Task goal: Would you write out the entries again, exactly as they are, but without images?

Exercise data:
----------
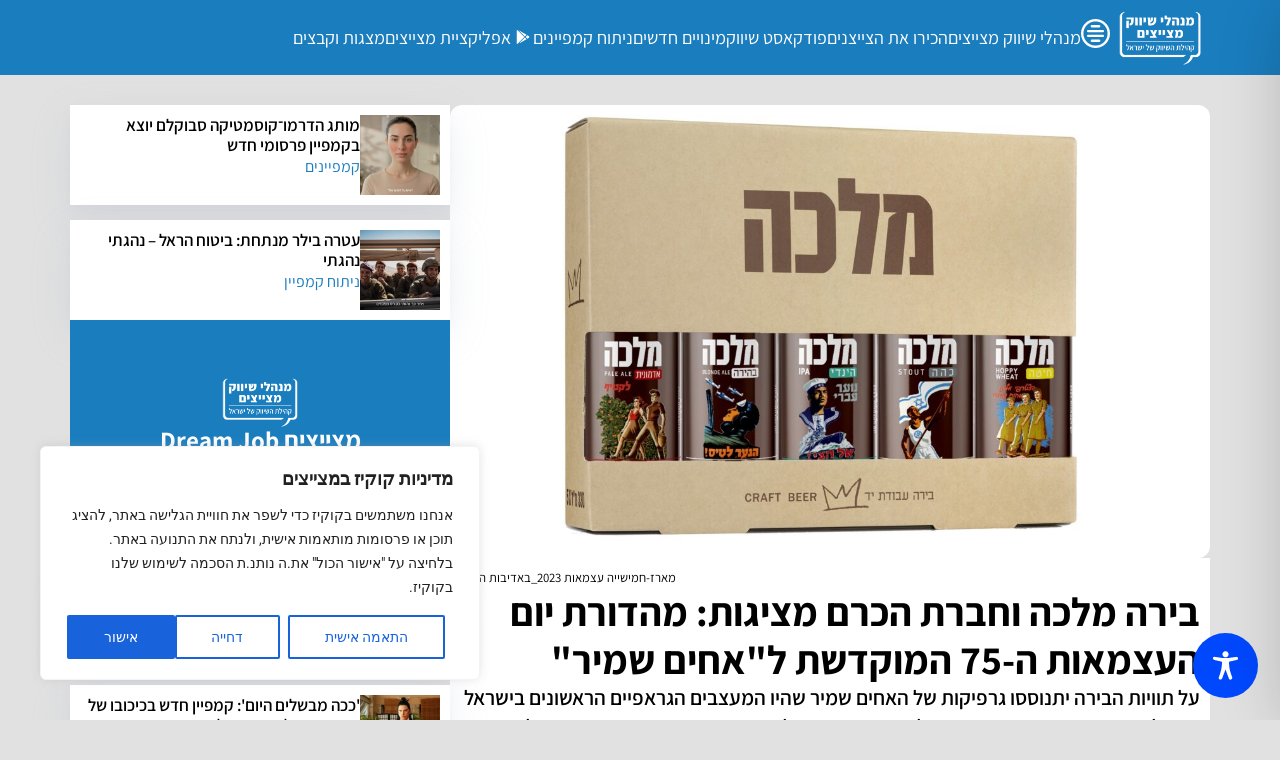

--- FILE ---
content_type: text/html; charset=utf-8
request_url: https://www.google.com/recaptcha/api2/aframe
body_size: 269
content:
<!DOCTYPE HTML><html><head><meta http-equiv="content-type" content="text/html; charset=UTF-8"></head><body><script nonce="ZsRX2mRINLZV1ZG5BiVdog">/** Anti-fraud and anti-abuse applications only. See google.com/recaptcha */ try{var clients={'sodar':'https://pagead2.googlesyndication.com/pagead/sodar?'};window.addEventListener("message",function(a){try{if(a.source===window.parent){var b=JSON.parse(a.data);var c=clients[b['id']];if(c){var d=document.createElement('img');d.src=c+b['params']+'&rc='+(localStorage.getItem("rc::a")?sessionStorage.getItem("rc::b"):"");window.document.body.appendChild(d);sessionStorage.setItem("rc::e",parseInt(sessionStorage.getItem("rc::e")||0)+1);localStorage.setItem("rc::h",'1769445288654');}}}catch(b){}});window.parent.postMessage("_grecaptcha_ready", "*");}catch(b){}</script></body></html>

--- FILE ---
content_type: application/javascript; charset=utf-8
request_url: https://fundingchoicesmessages.google.com/f/AGSKWxWSb__DTTg3B9vcpLZudBKNKBjZJVRlZQjs1LRWT77l9Q2dEFG2XnqP2QfRwosSVvDAZeKvFXIse_MgOLFdP-AmcvGAR7yqLqrWyR1T8lr1cWdVb2aK2d3k0k59K_prN5GUL0ib?fccs=W251bGwsbnVsbCxudWxsLG51bGwsbnVsbCxudWxsLFsxNzY5NDQ1Mjg4LDM4NDAwMDAwMF0sbnVsbCxudWxsLG51bGwsW251bGwsWzcsNiw5XSxudWxsLDIsbnVsbCwiZW4iLG51bGwsbnVsbCxudWxsLG51bGwsbnVsbCwzXSwiaHR0cHM6Ly9zaGl2dWsubWUvbmV3cy8yOTc0OSIsbnVsbCxbWzgsIms2MVBCam1rNk8wIl0sWzksImVuLVVTIl0sWzE5LCIyIl0sWzE3LCJbMF0iXSxbMjQsIiJdLFsyOSwiZmFsc2UiXV1d
body_size: 203
content:
if (typeof __googlefc.fcKernelManager.run === 'function') {"use strict";this.default_ContributorServingResponseClientJs=this.default_ContributorServingResponseClientJs||{};(function(_){var window=this;
try{
var qp=function(a){this.A=_.t(a)};_.u(qp,_.J);var rp=function(a){this.A=_.t(a)};_.u(rp,_.J);rp.prototype.getWhitelistStatus=function(){return _.F(this,2)};var sp=function(a){this.A=_.t(a)};_.u(sp,_.J);var tp=_.ed(sp),up=function(a,b,c){this.B=a;this.j=_.A(b,qp,1);this.l=_.A(b,_.Pk,3);this.F=_.A(b,rp,4);a=this.B.location.hostname;this.D=_.Fg(this.j,2)&&_.O(this.j,2)!==""?_.O(this.j,2):a;a=new _.Qg(_.Qk(this.l));this.C=new _.dh(_.q.document,this.D,a);this.console=null;this.o=new _.mp(this.B,c,a)};
up.prototype.run=function(){if(_.O(this.j,3)){var a=this.C,b=_.O(this.j,3),c=_.fh(a),d=new _.Wg;b=_.hg(d,1,b);c=_.C(c,1,b);_.jh(a,c)}else _.gh(this.C,"FCNEC");_.op(this.o,_.A(this.l,_.De,1),this.l.getDefaultConsentRevocationText(),this.l.getDefaultConsentRevocationCloseText(),this.l.getDefaultConsentRevocationAttestationText(),this.D);_.pp(this.o,_.F(this.F,1),this.F.getWhitelistStatus());var e;a=(e=this.B.googlefc)==null?void 0:e.__executeManualDeployment;a!==void 0&&typeof a==="function"&&_.To(this.o.G,
"manualDeploymentApi")};var vp=function(){};vp.prototype.run=function(a,b,c){var d;return _.v(function(e){d=tp(b);(new up(a,d,c)).run();return e.return({})})};_.Tk(7,new vp);
}catch(e){_._DumpException(e)}
}).call(this,this.default_ContributorServingResponseClientJs);
// Google Inc.

//# sourceURL=/_/mss/boq-content-ads-contributor/_/js/k=boq-content-ads-contributor.ContributorServingResponseClientJs.en_US.k61PBjmk6O0.es5.O/d=1/exm=ad_blocking_detection_executable,kernel_loader,loader_js_executable,web_iab_tcf_v2_signal_executable/ed=1/rs=AJlcJMztj-kAdg6DB63MlSG3pP52LjSptg/m=cookie_refresh_executable
__googlefc.fcKernelManager.run('\x5b\x5b\x5b7,\x22\x5b\x5bnull,\\\x22shivuk.me\\\x22,\\\x22AKsRol_CCsRAsnMDQLp2FXj08HEVmx63ShCdPDnlbP1QHaIBJ5uK8bgVzNXs85exzcuLUhn0qk2AyT0lxf6Xu2Z59OIHHe3nREU9V6qF5mu4ICepuHOdAjovHg2WEVwXmcf0tGi18d9ditHB0-vbBysAmJPPSAHfag\\\\u003d\\\\u003d\\\x22\x5d,null,\x5b\x5bnull,null,null,\\\x22https:\/\/fundingchoicesmessages.google.com\/f\/AGSKWxWz4v4hfrNXwTOA9tjoMCBgZNMunxNnLkIIoglAiCf-Qy8Yzwge29U-jhLXCPptRkB9I0OwGtCQknN7R4gASbqSiT8-yi3ARHcl0sSm_WPc40fCiVDxqkT0vU9uUOAuOQsT4m4X\\\x22\x5d,null,null,\x5bnull,null,null,\\\x22https:\/\/fundingchoicesmessages.google.com\/el\/AGSKWxVb9iTv8PwOF1BIfOX1WqKbjrYPELCjjdipgPoCPRIYJ8XlalmI3TyVyibFfYJOuHYeh1HzJsP7cffqE1Juy35qGZlc7w5zu7xx2Ogp3GCCRk2IDkbYcLCdGWfjcSAf3jsIuqvX\\\x22\x5d,null,\x5bnull,\x5b7,6,9\x5d,null,2,null,\\\x22en\\\x22,null,null,null,null,null,3\x5d,null,\\\x22Privacy and cookie settings\\\x22,\\\x22Close\\\x22,null,null,null,\\\x22Managed by Google. Complies with IAB TCF. CMP ID: 300\\\x22\x5d,\x5b2,1\x5d\x5d\x22\x5d\x5d,\x5bnull,null,null,\x22https:\/\/fundingchoicesmessages.google.com\/f\/AGSKWxVCJ-Zrlylvz6cP5tKaIry8AwqeU4DHNf8m92aAb2Y9vpIT14QqJSCy5Ili-jfNspq8rnLT-sL69FnY-FgAtkuawg4fLhagpy3G-MRgEsRv7NdOY2Znh_qYa4ZG9x9AfV7hCjre\x22\x5d\x5d');}

--- FILE ---
content_type: application/javascript; charset=utf-8
request_url: https://fundingchoicesmessages.google.com/f/AGSKWxWBGO2F-XhKHT5K_fvwub5tJY1x2Cy5z763yUdUsg9xt60qW4Th5wbisKKuEFK2Ahi4Si6Mvag-vVxZL-QuDdkvJU0Y078kcOUpGSwTElixExs5K-usLRIm_MFqc3_dn36nriNFGHrmET0MStObwL32tP8WtDRE5WXpomMcCW9urnZRqlomtH75DTw=/_?ads=/Ads/InFullScreen._adchoices.?ad_type=/exitpopunder_
body_size: -1289
content:
window['4a38f196-48b5-471f-9b53-cb4f3602e43d'] = true;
----------
Reply to the task:
--- FILE ---
content_type: text/html; charset=utf-8
request_url: https://www.google.com/recaptcha/api2/aframe
body_size: 269
content:
<!DOCTYPE HTML><html><head><meta http-equiv="content-type" content="text/html; charset=UTF-8"></head><body><script nonce="ZsRX2mRINLZV1ZG5BiVdog">/** Anti-fraud and anti-abuse applications only. See google.com/recaptcha */ try{var clients={'sodar':'https://pagead2.googlesyndication.com/pagead/sodar?'};window.addEventListener("message",function(a){try{if(a.source===window.parent){var b=JSON.parse(a.data);var c=clients[b['id']];if(c){var d=document.createElement('img');d.src=c+b['params']+'&rc='+(localStorage.getItem("rc::a")?sessionStorage.getItem("rc::b"):"");window.document.body.appendChild(d);sessionStorage.setItem("rc::e",parseInt(sessionStorage.getItem("rc::e")||0)+1);localStorage.setItem("rc::h",'1769445288654');}}}catch(b){}});window.parent.postMessage("_grecaptcha_ready", "*");}catch(b){}</script></body></html>

--- FILE ---
content_type: application/javascript; charset=utf-8
request_url: https://fundingchoicesmessages.google.com/f/AGSKWxWSb__DTTg3B9vcpLZudBKNKBjZJVRlZQjs1LRWT77l9Q2dEFG2XnqP2QfRwosSVvDAZeKvFXIse_MgOLFdP-AmcvGAR7yqLqrWyR1T8lr1cWdVb2aK2d3k0k59K_prN5GUL0ib?fccs=W251bGwsbnVsbCxudWxsLG51bGwsbnVsbCxudWxsLFsxNzY5NDQ1Mjg4LDM4NDAwMDAwMF0sbnVsbCxudWxsLG51bGwsW251bGwsWzcsNiw5XSxudWxsLDIsbnVsbCwiZW4iLG51bGwsbnVsbCxudWxsLG51bGwsbnVsbCwzXSwiaHR0cHM6Ly9zaGl2dWsubWUvbmV3cy8yOTc0OSIsbnVsbCxbWzgsIms2MVBCam1rNk8wIl0sWzksImVuLVVTIl0sWzE5LCIyIl0sWzE3LCJbMF0iXSxbMjQsIiJdLFsyOSwiZmFsc2UiXV1d
body_size: 203
content:
if (typeof __googlefc.fcKernelManager.run === 'function') {"use strict";this.default_ContributorServingResponseClientJs=this.default_ContributorServingResponseClientJs||{};(function(_){var window=this;
try{
var qp=function(a){this.A=_.t(a)};_.u(qp,_.J);var rp=function(a){this.A=_.t(a)};_.u(rp,_.J);rp.prototype.getWhitelistStatus=function(){return _.F(this,2)};var sp=function(a){this.A=_.t(a)};_.u(sp,_.J);var tp=_.ed(sp),up=function(a,b,c){this.B=a;this.j=_.A(b,qp,1);this.l=_.A(b,_.Pk,3);this.F=_.A(b,rp,4);a=this.B.location.hostname;this.D=_.Fg(this.j,2)&&_.O(this.j,2)!==""?_.O(this.j,2):a;a=new _.Qg(_.Qk(this.l));this.C=new _.dh(_.q.document,this.D,a);this.console=null;this.o=new _.mp(this.B,c,a)};
up.prototype.run=function(){if(_.O(this.j,3)){var a=this.C,b=_.O(this.j,3),c=_.fh(a),d=new _.Wg;b=_.hg(d,1,b);c=_.C(c,1,b);_.jh(a,c)}else _.gh(this.C,"FCNEC");_.op(this.o,_.A(this.l,_.De,1),this.l.getDefaultConsentRevocationText(),this.l.getDefaultConsentRevocationCloseText(),this.l.getDefaultConsentRevocationAttestationText(),this.D);_.pp(this.o,_.F(this.F,1),this.F.getWhitelistStatus());var e;a=(e=this.B.googlefc)==null?void 0:e.__executeManualDeployment;a!==void 0&&typeof a==="function"&&_.To(this.o.G,
"manualDeploymentApi")};var vp=function(){};vp.prototype.run=function(a,b,c){var d;return _.v(function(e){d=tp(b);(new up(a,d,c)).run();return e.return({})})};_.Tk(7,new vp);
}catch(e){_._DumpException(e)}
}).call(this,this.default_ContributorServingResponseClientJs);
// Google Inc.

//# sourceURL=/_/mss/boq-content-ads-contributor/_/js/k=boq-content-ads-contributor.ContributorServingResponseClientJs.en_US.k61PBjmk6O0.es5.O/d=1/exm=ad_blocking_detection_executable,kernel_loader,loader_js_executable,web_iab_tcf_v2_signal_executable/ed=1/rs=AJlcJMztj-kAdg6DB63MlSG3pP52LjSptg/m=cookie_refresh_executable
__googlefc.fcKernelManager.run('\x5b\x5b\x5b7,\x22\x5b\x5bnull,\\\x22shivuk.me\\\x22,\\\x22AKsRol_CCsRAsnMDQLp2FXj08HEVmx63ShCdPDnlbP1QHaIBJ5uK8bgVzNXs85exzcuLUhn0qk2AyT0lxf6Xu2Z59OIHHe3nREU9V6qF5mu4ICepuHOdAjovHg2WEVwXmcf0tGi18d9ditHB0-vbBysAmJPPSAHfag\\\\u003d\\\\u003d\\\x22\x5d,null,\x5b\x5bnull,null,null,\\\x22https:\/\/fundingchoicesmessages.google.com\/f\/AGSKWxWz4v4hfrNXwTOA9tjoMCBgZNMunxNnLkIIoglAiCf-Qy8Yzwge29U-jhLXCPptRkB9I0OwGtCQknN7R4gASbqSiT8-yi3ARHcl0sSm_WPc40fCiVDxqkT0vU9uUOAuOQsT4m4X\\\x22\x5d,null,null,\x5bnull,null,null,\\\x22https:\/\/fundingchoicesmessages.google.com\/el\/AGSKWxVb9iTv8PwOF1BIfOX1WqKbjrYPELCjjdipgPoCPRIYJ8XlalmI3TyVyibFfYJOuHYeh1HzJsP7cffqE1Juy35qGZlc7w5zu7xx2Ogp3GCCRk2IDkbYcLCdGWfjcSAf3jsIuqvX\\\x22\x5d,null,\x5bnull,\x5b7,6,9\x5d,null,2,null,\\\x22en\\\x22,null,null,null,null,null,3\x5d,null,\\\x22Privacy and cookie settings\\\x22,\\\x22Close\\\x22,null,null,null,\\\x22Managed by Google. Complies with IAB TCF. CMP ID: 300\\\x22\x5d,\x5b2,1\x5d\x5d\x22\x5d\x5d,\x5bnull,null,null,\x22https:\/\/fundingchoicesmessages.google.com\/f\/AGSKWxVCJ-Zrlylvz6cP5tKaIry8AwqeU4DHNf8m92aAb2Y9vpIT14QqJSCy5Ili-jfNspq8rnLT-sL69FnY-FgAtkuawg4fLhagpy3G-MRgEsRv7NdOY2Znh_qYa4ZG9x9AfV7hCjre\x22\x5d\x5d');}

--- FILE ---
content_type: application/javascript; charset=utf-8
request_url: https://fundingchoicesmessages.google.com/f/AGSKWxWBGO2F-XhKHT5K_fvwub5tJY1x2Cy5z763yUdUsg9xt60qW4Th5wbisKKuEFK2Ahi4Si6Mvag-vVxZL-QuDdkvJU0Y078kcOUpGSwTElixExs5K-usLRIm_MFqc3_dn36nriNFGHrmET0MStObwL32tP8WtDRE5WXpomMcCW9urnZRqlomtH75DTw=/_?ads=/Ads/InFullScreen._adchoices.?ad_type=/exitpopunder_
body_size: -1289
content:
window['4a38f196-48b5-471f-9b53-cb4f3602e43d'] = true;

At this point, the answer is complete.